Goal of the exercise>
Can you render every line of the listing below as a numbered list, skipping any blank lines and leaving out the pictures?

Task material>
* START *

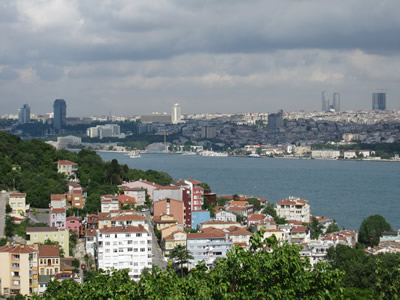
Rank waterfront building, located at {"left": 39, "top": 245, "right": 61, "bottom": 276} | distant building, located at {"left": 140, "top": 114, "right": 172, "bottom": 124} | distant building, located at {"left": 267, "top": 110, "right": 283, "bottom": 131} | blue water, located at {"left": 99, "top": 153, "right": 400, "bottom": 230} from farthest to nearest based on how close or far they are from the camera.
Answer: distant building, located at {"left": 140, "top": 114, "right": 172, "bottom": 124}
distant building, located at {"left": 267, "top": 110, "right": 283, "bottom": 131}
blue water, located at {"left": 99, "top": 153, "right": 400, "bottom": 230}
waterfront building, located at {"left": 39, "top": 245, "right": 61, "bottom": 276}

* END *

Output for this exercise>
1. Rank waterfront building, located at {"left": 39, "top": 245, "right": 61, "bottom": 276} | distant building, located at {"left": 140, "top": 114, "right": 172, "bottom": 124} | distant building, located at {"left": 267, "top": 110, "right": 283, "bottom": 131} | blue water, located at {"left": 99, "top": 153, "right": 400, "bottom": 230} from farthest to nearest based on how close or far they are from the camera.
2. Answer: distant building, located at {"left": 140, "top": 114, "right": 172, "bottom": 124}
3. distant building, located at {"left": 267, "top": 110, "right": 283, "bottom": 131}
4. blue water, located at {"left": 99, "top": 153, "right": 400, "bottom": 230}
5. waterfront building, located at {"left": 39, "top": 245, "right": 61, "bottom": 276}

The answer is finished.